─── DOCUMENT SECTION ───

Adjustment of the debt on financed equipment. A DIP can ask the court to revalue equipment purchased on credit, and then restructure the DIP's payments based on the new value. The secured creditor's claim on the equipment continues at the new value, and must be paid according to a new payment schedule based on that value, but the difference between the equipment's original contract value and the redetermined value becomes an unsecured claim, and will generally receive the same treatment as other unsecured claims. However, leases or other partially performed contracts (called “executory contracts”), cannot be similarly adjusted and must be taken as is or rejected.
Limitation of the costs of non-profitable contracts. The DIP can review all contracts which have not been completed, including leases, and determine which still make economic sense, and which do not. Thus, if a DIP has an above market lease, or a lease for a location which is no longer profitable, the lease can be rejected. The process of rejection converts the remaining payment obligations on the lease to an unsecured claim in an amount not in excess of the value of one year of lease payments. Executory contracts can be similarly rejected with the effect that the non-debtor party to the contract is allowed an unsecured claim having a value equivalent to the damages the non-debtor party would incur if the DIP breached the contract outside of the bankruptcy context. Rejection requires court approval if made during the bankruptcy case, or by approval of a plan of reorganization containing such rejection. Creditors may object to the DIP's decision, but the court will review a rejection or assumption decision based on whether the action is within the business judgment of the DIP.
Bankruptcy Procedures and Implementation of a Plan of Reorganization.

─── DATA EXCERPTS ───

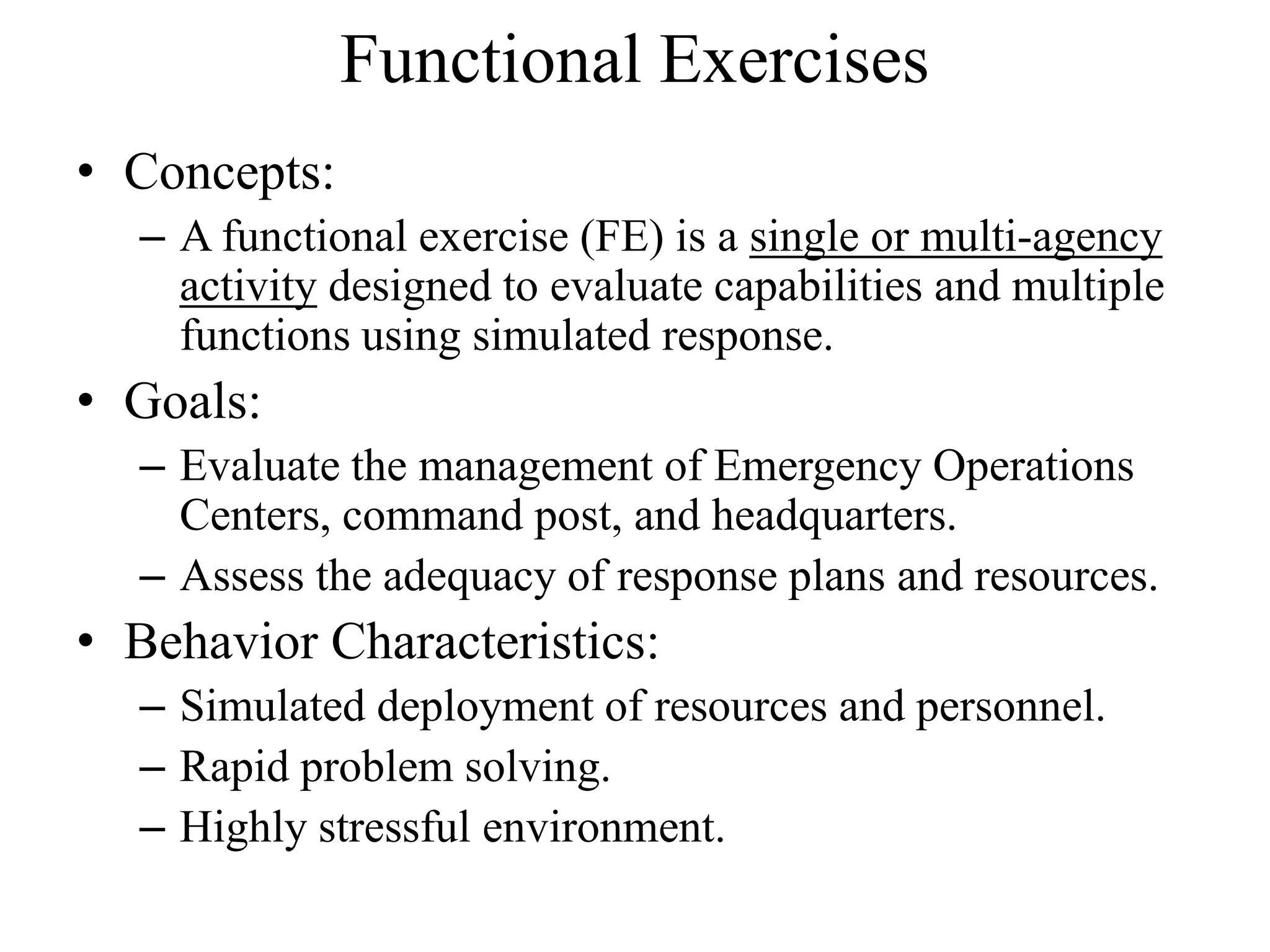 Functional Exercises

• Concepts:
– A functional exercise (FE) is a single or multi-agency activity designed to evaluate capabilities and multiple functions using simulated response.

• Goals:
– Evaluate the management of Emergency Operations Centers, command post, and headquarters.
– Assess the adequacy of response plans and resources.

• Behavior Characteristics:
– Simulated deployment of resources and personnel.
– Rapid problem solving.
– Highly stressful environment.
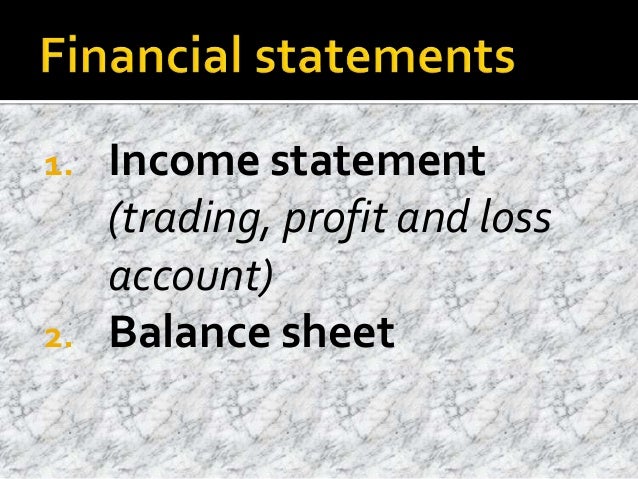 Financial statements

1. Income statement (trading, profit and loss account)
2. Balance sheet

───

## WORK REQUIRED
From the passage on debt adjustment and contract rejection, list every obligation or amount that it says becomes, or is allowed as, an unsecured claim.

## WRITTEN ANSWER
- The difference between the equipment's original contract value and its redetermined value.
- The remaining payment obligations on a rejected lease, in an amount not in excess of the value of one year of lease payments.
- The damages the non-debtor party to a rejected executory contract would incur if the DIP breached the contract outside of the bankruptcy context.